Transcribe every entry word for word, leaving out all images.

[Saved data entries]
+++++

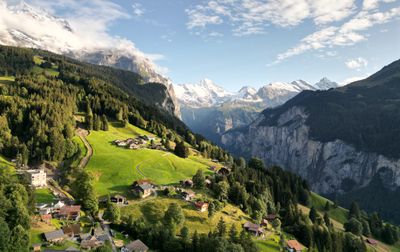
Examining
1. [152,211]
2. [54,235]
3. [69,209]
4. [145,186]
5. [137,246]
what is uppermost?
[145,186]

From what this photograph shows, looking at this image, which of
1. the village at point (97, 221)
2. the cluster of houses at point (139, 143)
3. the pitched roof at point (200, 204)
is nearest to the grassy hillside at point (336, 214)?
the village at point (97, 221)

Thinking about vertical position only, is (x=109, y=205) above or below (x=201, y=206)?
above

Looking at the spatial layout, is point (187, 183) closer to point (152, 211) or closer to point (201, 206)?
point (201, 206)

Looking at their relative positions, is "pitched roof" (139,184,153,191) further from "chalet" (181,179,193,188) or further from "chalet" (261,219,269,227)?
"chalet" (261,219,269,227)

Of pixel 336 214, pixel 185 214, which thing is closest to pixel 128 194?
pixel 185 214

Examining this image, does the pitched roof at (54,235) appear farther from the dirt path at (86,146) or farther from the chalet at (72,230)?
the dirt path at (86,146)

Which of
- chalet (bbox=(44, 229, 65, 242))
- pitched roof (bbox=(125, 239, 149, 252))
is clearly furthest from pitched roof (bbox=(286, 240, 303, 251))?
chalet (bbox=(44, 229, 65, 242))
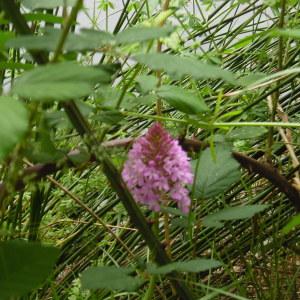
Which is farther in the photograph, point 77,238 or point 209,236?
point 77,238

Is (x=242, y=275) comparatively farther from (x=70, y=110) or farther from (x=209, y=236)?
(x=70, y=110)

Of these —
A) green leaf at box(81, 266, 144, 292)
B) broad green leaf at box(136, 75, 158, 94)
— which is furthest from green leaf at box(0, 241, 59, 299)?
broad green leaf at box(136, 75, 158, 94)

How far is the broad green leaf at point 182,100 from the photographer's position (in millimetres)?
410

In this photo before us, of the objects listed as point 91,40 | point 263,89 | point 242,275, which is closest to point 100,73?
point 91,40

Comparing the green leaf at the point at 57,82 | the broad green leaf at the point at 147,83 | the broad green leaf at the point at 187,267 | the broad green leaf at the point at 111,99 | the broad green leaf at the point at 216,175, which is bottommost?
the broad green leaf at the point at 187,267

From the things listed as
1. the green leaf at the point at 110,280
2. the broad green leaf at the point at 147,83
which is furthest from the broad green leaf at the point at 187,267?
the broad green leaf at the point at 147,83

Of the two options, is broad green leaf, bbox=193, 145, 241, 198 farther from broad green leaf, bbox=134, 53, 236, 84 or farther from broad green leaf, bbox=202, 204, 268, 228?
broad green leaf, bbox=134, 53, 236, 84

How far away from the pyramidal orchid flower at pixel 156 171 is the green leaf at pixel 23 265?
79 mm

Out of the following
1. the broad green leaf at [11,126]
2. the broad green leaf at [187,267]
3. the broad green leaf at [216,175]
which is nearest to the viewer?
the broad green leaf at [11,126]

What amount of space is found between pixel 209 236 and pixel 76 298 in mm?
186

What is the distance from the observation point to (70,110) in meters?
0.37

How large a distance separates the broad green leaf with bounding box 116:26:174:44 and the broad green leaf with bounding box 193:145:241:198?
8.0 inches

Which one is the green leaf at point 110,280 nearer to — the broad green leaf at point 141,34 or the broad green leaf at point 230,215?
the broad green leaf at point 230,215

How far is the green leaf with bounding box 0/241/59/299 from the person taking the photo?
0.42m
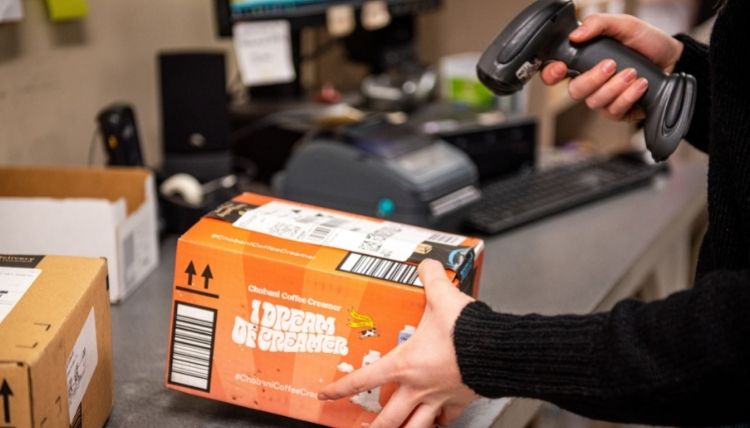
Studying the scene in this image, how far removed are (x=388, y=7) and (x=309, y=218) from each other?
0.94 metres

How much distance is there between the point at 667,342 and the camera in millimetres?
674

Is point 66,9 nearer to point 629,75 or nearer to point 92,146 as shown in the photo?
point 92,146

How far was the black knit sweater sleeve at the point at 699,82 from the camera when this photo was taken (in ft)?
3.36

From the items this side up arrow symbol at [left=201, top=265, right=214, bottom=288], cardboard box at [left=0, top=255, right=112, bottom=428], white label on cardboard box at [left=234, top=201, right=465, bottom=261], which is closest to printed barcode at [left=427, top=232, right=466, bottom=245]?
white label on cardboard box at [left=234, top=201, right=465, bottom=261]

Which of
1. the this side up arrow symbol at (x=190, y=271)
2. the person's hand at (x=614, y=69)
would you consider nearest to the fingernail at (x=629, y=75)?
the person's hand at (x=614, y=69)

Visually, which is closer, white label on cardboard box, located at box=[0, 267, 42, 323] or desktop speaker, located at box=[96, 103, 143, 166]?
white label on cardboard box, located at box=[0, 267, 42, 323]

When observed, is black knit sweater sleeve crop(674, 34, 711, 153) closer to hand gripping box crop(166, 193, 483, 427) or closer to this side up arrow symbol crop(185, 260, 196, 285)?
hand gripping box crop(166, 193, 483, 427)

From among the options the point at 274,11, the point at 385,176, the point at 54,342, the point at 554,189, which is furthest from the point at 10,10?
the point at 554,189

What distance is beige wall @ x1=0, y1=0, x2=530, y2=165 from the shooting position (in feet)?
4.09

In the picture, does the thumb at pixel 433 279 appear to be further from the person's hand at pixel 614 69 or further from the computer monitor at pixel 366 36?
the computer monitor at pixel 366 36

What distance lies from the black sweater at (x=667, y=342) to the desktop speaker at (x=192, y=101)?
2.55 feet

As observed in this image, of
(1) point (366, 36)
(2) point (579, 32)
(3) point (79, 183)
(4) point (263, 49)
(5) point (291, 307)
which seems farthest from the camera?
(1) point (366, 36)

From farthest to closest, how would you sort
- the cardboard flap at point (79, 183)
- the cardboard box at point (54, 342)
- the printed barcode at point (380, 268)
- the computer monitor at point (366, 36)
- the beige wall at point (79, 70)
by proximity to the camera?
the computer monitor at point (366, 36)
the beige wall at point (79, 70)
the cardboard flap at point (79, 183)
the printed barcode at point (380, 268)
the cardboard box at point (54, 342)

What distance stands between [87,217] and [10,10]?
1.12ft
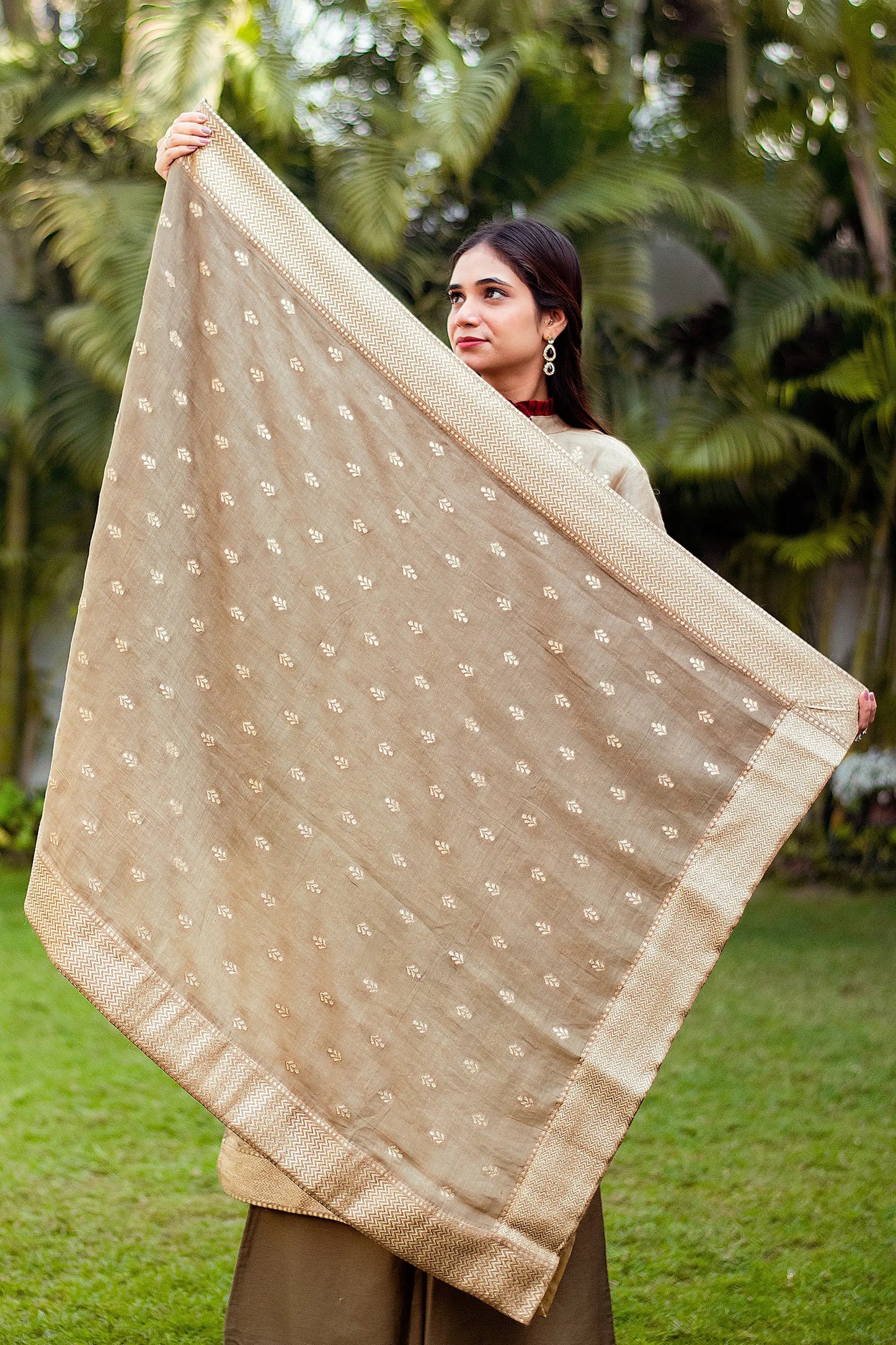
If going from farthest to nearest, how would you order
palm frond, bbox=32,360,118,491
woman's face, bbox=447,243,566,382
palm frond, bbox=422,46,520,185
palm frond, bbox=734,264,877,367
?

+++++

### Response to this exercise:
Examining
1. [152,211]
2. [54,235]
3. [69,209]
4. [145,186]
5. [137,246]
what is uppermost?
[145,186]

From what this photograph shows, looking at this image, which of
1. the village at point (97, 221)
2. the cluster of houses at point (139, 143)
3. the pitched roof at point (200, 204)
is nearest to the grassy hillside at point (336, 214)?
the village at point (97, 221)

Thinking about vertical position only, is (x=109, y=205) above or below (x=201, y=206)?
above

Looking at the spatial layout, is point (187, 183) closer to point (152, 211) or closer to point (201, 206)?
point (201, 206)

Looking at their relative positions, is "pitched roof" (139,184,153,191) further from "chalet" (181,179,193,188) or further from "chalet" (261,219,269,227)?
"chalet" (261,219,269,227)

Of pixel 336 214, pixel 185 214, which thing is closest to pixel 128 194?
pixel 185 214

Examining this image, does the pitched roof at (54,235) appear farther from the dirt path at (86,146) or farther from the chalet at (72,230)?
the dirt path at (86,146)

Which of
- chalet (bbox=(44, 229, 65, 242))
- pitched roof (bbox=(125, 239, 149, 252))
is clearly furthest from pitched roof (bbox=(286, 240, 303, 251))?
chalet (bbox=(44, 229, 65, 242))
Which is farther in the photograph, point 77,238 or point 209,236?
point 77,238

Is (x=242, y=275) comparatively farther from (x=70, y=110) or farther from (x=209, y=236)?
(x=70, y=110)

Of these —
A) green leaf at box(81, 266, 144, 292)
B) broad green leaf at box(136, 75, 158, 94)
— which is furthest from green leaf at box(0, 241, 59, 299)?
broad green leaf at box(136, 75, 158, 94)

How far is the broad green leaf at point 182,100 from the photographer's position (in millimetres)?
410

In this photo before us, of the objects listed as point 91,40 | point 263,89 | point 242,275, which is closest to point 100,73?
point 91,40

Comparing the green leaf at the point at 57,82 | the broad green leaf at the point at 147,83 | the broad green leaf at the point at 187,267 | the broad green leaf at the point at 111,99 | the broad green leaf at the point at 216,175, which is bottommost?
the broad green leaf at the point at 187,267

From the things listed as
1. the green leaf at the point at 110,280
2. the broad green leaf at the point at 147,83
which is furthest from the broad green leaf at the point at 187,267?
the broad green leaf at the point at 147,83

Of the two options, is broad green leaf, bbox=193, 145, 241, 198 farther from broad green leaf, bbox=134, 53, 236, 84 or farther from broad green leaf, bbox=202, 204, 268, 228?
broad green leaf, bbox=134, 53, 236, 84

How far away from the pyramidal orchid flower at pixel 156 171 is the green leaf at pixel 23 265?
79 mm

Out of the following
1. the broad green leaf at [11,126]
2. the broad green leaf at [187,267]
3. the broad green leaf at [216,175]
which is nearest to the viewer?
the broad green leaf at [11,126]

What amount of space is found between pixel 209 236 and pixel 76 298 in mm?
186

What is the distance from the observation point to (70,110) in meters?
0.37

How large a distance separates the broad green leaf with bounding box 116:26:174:44 and the broad green leaf with bounding box 193:145:241:198?
8.0 inches

Which one is the green leaf at point 110,280 nearer to — the broad green leaf at point 141,34 or the broad green leaf at point 230,215?
the broad green leaf at point 230,215

How far is the green leaf with bounding box 0/241/59/299 from the person taking the photo?
0.42m
Studying the scene in this image, how far removed are (x=388, y=7) and (x=309, y=218) from each other?
0.94 metres

How much distance is there between the point at 667,342 and the camera in millimetres?
674

Is point 66,9 nearer to point 629,75 or nearer to point 92,146 as shown in the photo?
point 92,146

How far was the black knit sweater sleeve at the point at 699,82 from the camera when this photo was taken (in ft)?
3.36

From the items this side up arrow symbol at [left=201, top=265, right=214, bottom=288], cardboard box at [left=0, top=255, right=112, bottom=428], white label on cardboard box at [left=234, top=201, right=465, bottom=261], which is closest to printed barcode at [left=427, top=232, right=466, bottom=245]?
white label on cardboard box at [left=234, top=201, right=465, bottom=261]

Which of
1. the this side up arrow symbol at (x=190, y=271)
2. the person's hand at (x=614, y=69)
would you consider nearest to the fingernail at (x=629, y=75)?
the person's hand at (x=614, y=69)

Visually, which is closer, white label on cardboard box, located at box=[0, 267, 42, 323] or desktop speaker, located at box=[96, 103, 143, 166]?
white label on cardboard box, located at box=[0, 267, 42, 323]

When observed, is black knit sweater sleeve crop(674, 34, 711, 153) closer to hand gripping box crop(166, 193, 483, 427) or closer to this side up arrow symbol crop(185, 260, 196, 285)?
hand gripping box crop(166, 193, 483, 427)

From among the options the point at 274,11, the point at 385,176, the point at 54,342, the point at 554,189, which is furthest from the point at 10,10?
the point at 554,189

What distance is beige wall @ x1=0, y1=0, x2=530, y2=165 from the shooting position (in feet)?
4.09

In the picture, does the thumb at pixel 433 279 appear to be further from the person's hand at pixel 614 69 or further from the computer monitor at pixel 366 36?
the computer monitor at pixel 366 36

What distance lies from the black sweater at (x=667, y=342) to the desktop speaker at (x=192, y=101)?
2.55 feet

As observed in this image, of
(1) point (366, 36)
(2) point (579, 32)
(3) point (79, 183)
(4) point (263, 49)
(5) point (291, 307)
which seems farthest from the camera?
(1) point (366, 36)

From farthest to closest, how would you sort
- the cardboard flap at point (79, 183)
- the cardboard box at point (54, 342)
- the printed barcode at point (380, 268)
- the computer monitor at point (366, 36)
- the beige wall at point (79, 70)
by proximity to the camera?
the computer monitor at point (366, 36)
the beige wall at point (79, 70)
the cardboard flap at point (79, 183)
the printed barcode at point (380, 268)
the cardboard box at point (54, 342)

What distance stands between [87,217] and [10,10]?
1.12ft
If going from farthest to nearest, how would you order
palm frond, bbox=32,360,118,491
woman's face, bbox=447,243,566,382
palm frond, bbox=422,46,520,185
palm frond, bbox=734,264,877,367
?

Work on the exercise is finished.